Where the listing below has a line with "Großer Bruder Big", write out exactly that line and every line after it, stopping after the line with "Resim Unibaby Aktif".

Data:
<<<<
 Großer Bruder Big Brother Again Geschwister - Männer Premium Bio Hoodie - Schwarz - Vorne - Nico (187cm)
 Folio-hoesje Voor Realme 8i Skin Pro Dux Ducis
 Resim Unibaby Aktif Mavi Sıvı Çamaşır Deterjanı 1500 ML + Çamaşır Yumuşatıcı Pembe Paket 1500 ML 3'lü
>>>>
<<<<
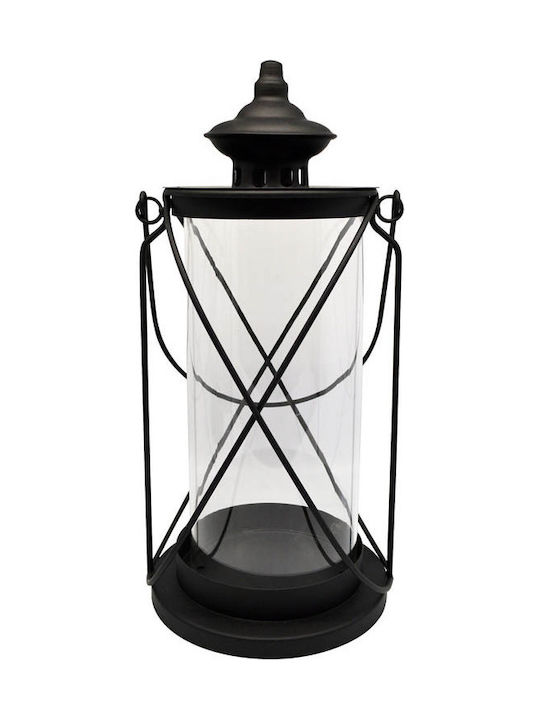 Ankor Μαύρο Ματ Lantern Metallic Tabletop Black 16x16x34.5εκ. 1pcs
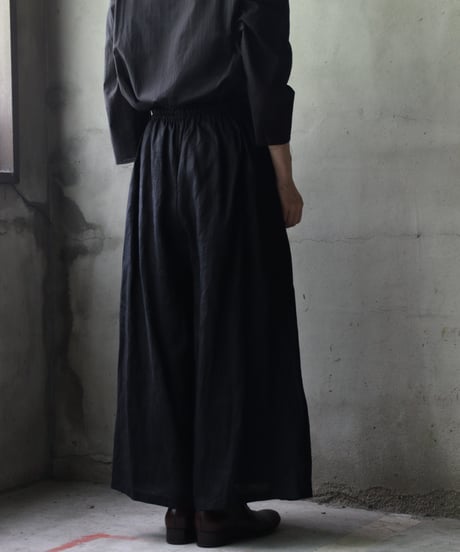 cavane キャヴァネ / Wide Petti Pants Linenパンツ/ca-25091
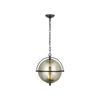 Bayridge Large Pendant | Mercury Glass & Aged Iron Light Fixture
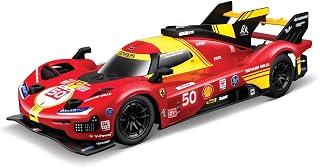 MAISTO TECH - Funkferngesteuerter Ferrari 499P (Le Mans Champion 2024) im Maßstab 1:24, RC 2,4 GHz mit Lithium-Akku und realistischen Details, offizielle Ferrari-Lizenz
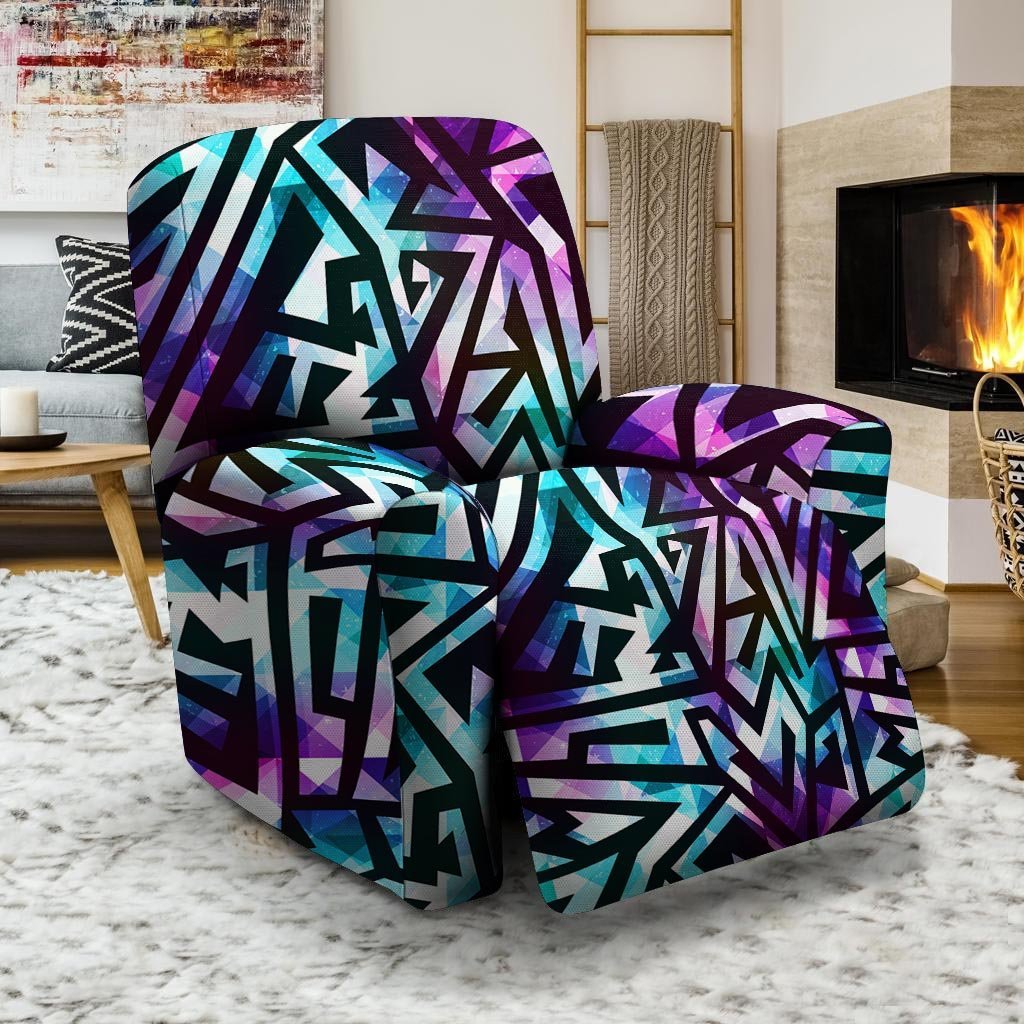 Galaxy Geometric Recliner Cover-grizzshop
>>>>
Expected output:
 Großer Bruder Big Brother Again Geschwister - Männer Premium Bio Hoodie - Schwarz - Vorne - Nico (187cm)
 Folio-hoesje Voor Realme 8i Skin Pro Dux Ducis
 Resim Unibaby Aktif Mavi Sıvı Çamaşır Deterjanı 1500 ML + Çamaşır Yumuşatıcı Pembe Paket 1500 ML 3'lü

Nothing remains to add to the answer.